In 2019, Winn won the Christopher Bland prize for The Salt Path, an annual award of £10,000 for a debut novelist or nonfiction writer. According to the BBC, the prize did allow entries from writers who had previously self-published the year The Salt Path won, but changed the rules the following year.

The podcast also claims that Winn and her husband set up a publishing company, Gangani Publishing, in March 2012. Companies House records list Tim Walker and Sally Walker – the legal names of Raynor and Moth Winn – as director and shareholder respectively. The company appears to have produced only one title: How Not to Dal Dy Dir. “Dal Dy Dir” is a Welsh nationalist phrase, meaning “stand your ground”.

The online description of the book says it is a “darkly humorous novel that uses the deftest touch to draw a thread through the lives of Welsh farmers, city accountants, Indian hoteliers and Eisteddfod mums”.

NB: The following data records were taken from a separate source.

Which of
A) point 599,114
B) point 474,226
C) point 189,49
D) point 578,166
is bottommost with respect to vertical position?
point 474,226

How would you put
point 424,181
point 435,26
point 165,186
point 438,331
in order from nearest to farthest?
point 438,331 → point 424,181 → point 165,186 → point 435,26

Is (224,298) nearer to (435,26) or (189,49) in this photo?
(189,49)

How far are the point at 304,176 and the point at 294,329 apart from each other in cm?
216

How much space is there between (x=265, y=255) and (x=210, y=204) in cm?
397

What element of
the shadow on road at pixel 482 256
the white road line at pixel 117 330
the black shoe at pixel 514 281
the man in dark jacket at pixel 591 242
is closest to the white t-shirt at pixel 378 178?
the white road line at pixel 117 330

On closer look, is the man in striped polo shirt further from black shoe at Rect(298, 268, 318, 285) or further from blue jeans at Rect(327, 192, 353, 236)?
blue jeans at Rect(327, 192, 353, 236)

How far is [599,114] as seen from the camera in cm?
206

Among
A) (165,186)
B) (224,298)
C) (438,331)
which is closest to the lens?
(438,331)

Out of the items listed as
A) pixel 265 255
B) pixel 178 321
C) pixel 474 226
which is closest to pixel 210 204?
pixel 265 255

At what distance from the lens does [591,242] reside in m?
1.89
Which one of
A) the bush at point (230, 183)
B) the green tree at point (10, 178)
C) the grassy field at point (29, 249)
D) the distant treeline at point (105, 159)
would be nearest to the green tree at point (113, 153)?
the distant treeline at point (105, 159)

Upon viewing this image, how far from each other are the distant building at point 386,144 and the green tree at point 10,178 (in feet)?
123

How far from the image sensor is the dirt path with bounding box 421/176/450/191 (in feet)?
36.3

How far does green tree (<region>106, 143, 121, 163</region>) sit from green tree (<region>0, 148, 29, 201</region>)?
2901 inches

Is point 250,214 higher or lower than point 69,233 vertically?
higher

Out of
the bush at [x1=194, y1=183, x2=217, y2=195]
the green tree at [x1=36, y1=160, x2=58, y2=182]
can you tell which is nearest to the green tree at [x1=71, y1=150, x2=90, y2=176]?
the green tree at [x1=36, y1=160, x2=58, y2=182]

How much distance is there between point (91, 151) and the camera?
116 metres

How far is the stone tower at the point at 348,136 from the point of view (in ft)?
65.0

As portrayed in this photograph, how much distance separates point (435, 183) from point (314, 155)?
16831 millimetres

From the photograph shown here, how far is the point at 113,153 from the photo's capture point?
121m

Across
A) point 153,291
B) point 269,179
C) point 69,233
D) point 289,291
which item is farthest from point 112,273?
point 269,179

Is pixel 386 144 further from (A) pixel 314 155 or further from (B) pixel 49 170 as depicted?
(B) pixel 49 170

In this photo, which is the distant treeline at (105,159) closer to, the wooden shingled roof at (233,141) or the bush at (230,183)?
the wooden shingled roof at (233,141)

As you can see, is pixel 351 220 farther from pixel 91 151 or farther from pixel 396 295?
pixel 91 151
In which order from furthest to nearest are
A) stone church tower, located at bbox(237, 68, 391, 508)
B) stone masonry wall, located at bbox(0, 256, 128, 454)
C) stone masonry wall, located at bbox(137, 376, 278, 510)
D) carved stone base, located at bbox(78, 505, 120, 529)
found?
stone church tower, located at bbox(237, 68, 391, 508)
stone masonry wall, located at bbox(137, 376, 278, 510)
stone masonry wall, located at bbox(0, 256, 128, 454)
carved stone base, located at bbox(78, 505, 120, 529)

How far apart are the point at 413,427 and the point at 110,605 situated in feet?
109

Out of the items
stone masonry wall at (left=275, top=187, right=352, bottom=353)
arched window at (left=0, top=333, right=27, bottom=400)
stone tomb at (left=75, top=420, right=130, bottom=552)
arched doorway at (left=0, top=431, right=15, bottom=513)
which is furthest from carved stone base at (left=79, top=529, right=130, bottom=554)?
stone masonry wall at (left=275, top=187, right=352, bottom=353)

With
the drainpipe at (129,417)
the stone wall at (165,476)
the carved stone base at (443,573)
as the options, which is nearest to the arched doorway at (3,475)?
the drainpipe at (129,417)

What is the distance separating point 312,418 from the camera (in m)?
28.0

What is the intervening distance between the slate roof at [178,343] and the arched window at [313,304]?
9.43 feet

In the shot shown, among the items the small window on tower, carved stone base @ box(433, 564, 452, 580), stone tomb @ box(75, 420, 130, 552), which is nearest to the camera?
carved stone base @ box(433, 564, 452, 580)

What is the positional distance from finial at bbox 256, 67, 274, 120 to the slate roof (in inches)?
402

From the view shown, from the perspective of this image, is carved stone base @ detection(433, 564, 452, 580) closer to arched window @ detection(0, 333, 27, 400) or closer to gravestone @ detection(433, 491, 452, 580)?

Those who bought the book at the time were entered into a prize draw to win what was described as the couple’s friend’s home in Wales, which they said had to be let go due to ill health. The couple advertised the home as a prize “offered free of mortgage or any other legal or registered charge”.

It was later revealed to be the couple’s own property, then facing repossession. Land Registry documents seen by the BBC revealed that the house did have a debt registered against it and a mortgage.

In an online statement about the raffle in July 2025, Winn said: “It was a mistake, as it clearly wasn’t going to work. We cancelled it and refunded the few participants.”

The Guardian has contacted Raynor Winn’s representatives for comment.